→ **Trecho do texto**
--- --- ---

(Fetichismo, mania corrosiva de
juntar coisas, sejam pequenas ou grandes. Culto de objetos materiais ou apego a
eles.) Viaja-se e a bagagem vale pelas lembranças que se transporta, para si ou
para os outros. Morre-se e ficam relíquias, botijas, testamentos de bens
materiais; os baús, as recordações dos amigos nas rodas; as histórias
infalíveis, resgates insistentes.
Nisso, de contrapeso, somos
hábeis em reunir motivos de fixação que nada fixam, desfeitos na paisagem móvel
da existência, dias aquecidos de impermanências, lições infindas, perenes em
tudo, por tudo, portanto.
Anéis e dedos, que também não
ficam. Caravanas, que passam aos cães que ladram, no mesmíssimo formato dessa
ópera insólita, estridente, agônica, permeada de silêncios agudos. Sonha-se no esquecimento das
horas, companheiras de pêndulos que se movem impávidos. Nuvens suaves de
outono, inverno, primavera, verão. Sol, que vem e vai e fica, e nós é que
vamos. O esforço de cristalizar coisas
se transforma em rochas fósseis, rochas cristais, marcas de espécies extintas no
aço, no petróleo, nas enciclopédias, na lama dos guetos. Na história de
bichos-alimária, cães de palha, todos, todas esfolados vivos, felizes bonecos
de plástico e papelão.

--- --- ---

Reescreva a parte do texto sobre o apego aos objetos que vai de "(Fetichismo, mania corrosiva" até "por tudo, portanto.", colocando "memórias" no lugar de "lembranças".

→ **Amostra dos dados**
--- --- ---

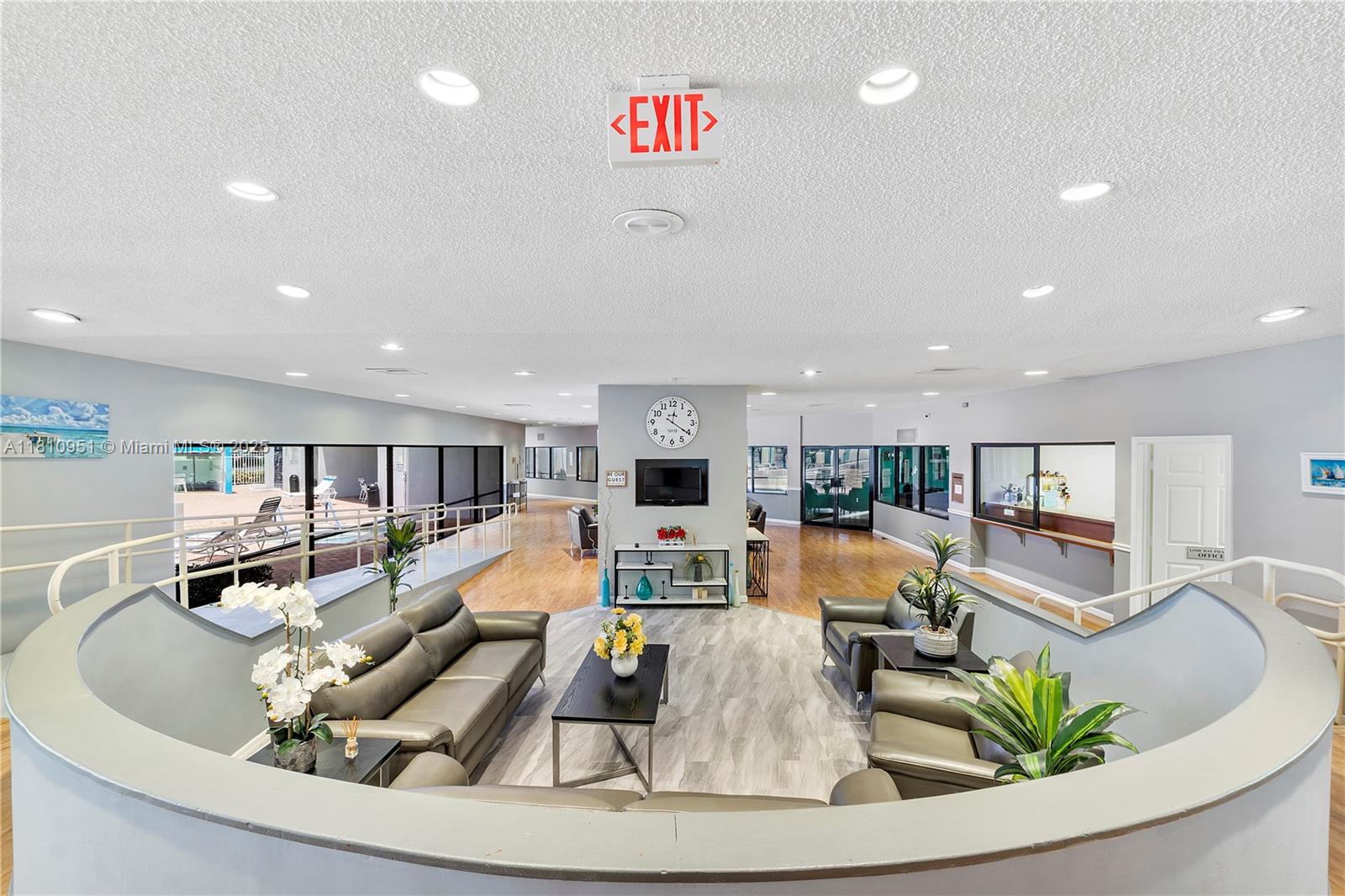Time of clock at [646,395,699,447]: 12:20
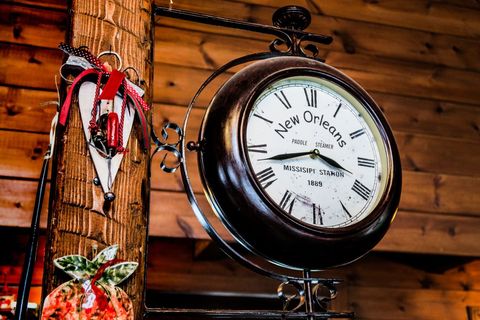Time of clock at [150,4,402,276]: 3:42
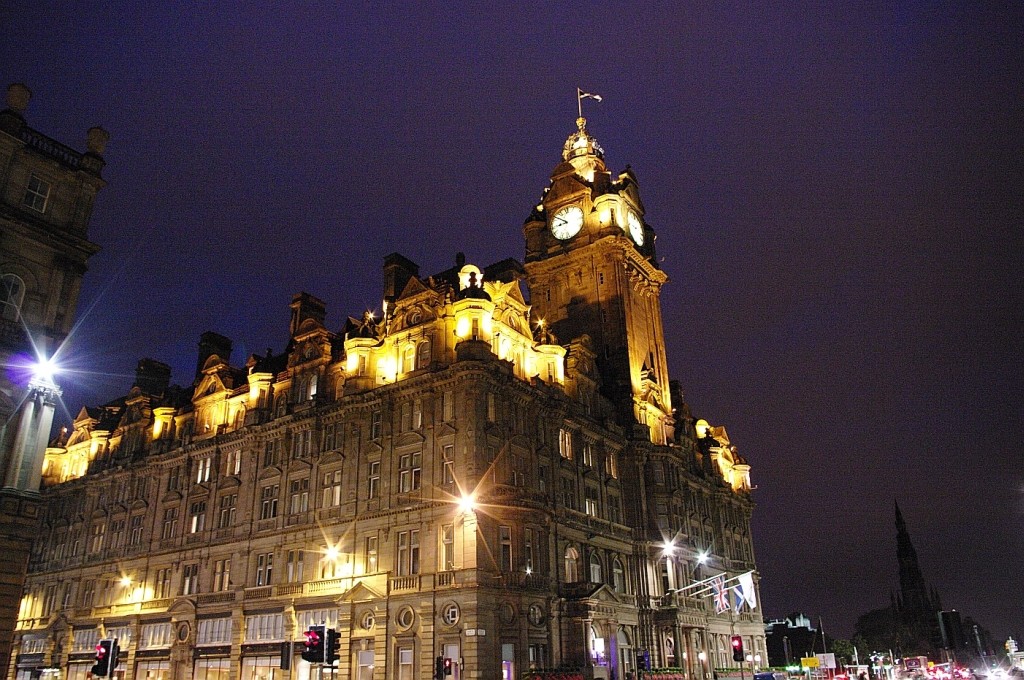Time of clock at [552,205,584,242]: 8:50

--- --- ---

→ **Resposta do exercício**
(Fetichismo, mania corrosiva de
juntar coisas, sejam pequenas ou grandes. Culto de objetos materiais ou apego a
eles.) Viaja-se e a bagagem vale pelas memórias que se transporta, para si ou
para os outros. Morre-se e ficam relíquias, botijas, testamentos de bens
materiais; os baús, as recordações dos amigos nas rodas; as histórias
infalíveis, resgates insistentes.
Nisso, de contrapeso, somos
hábeis em reunir motivos de fixação que nada fixam, desfeitos na paisagem móvel
da existência, dias aquecidos de impermanências, lições infindas, perenes em
tudo, por tudo, portanto.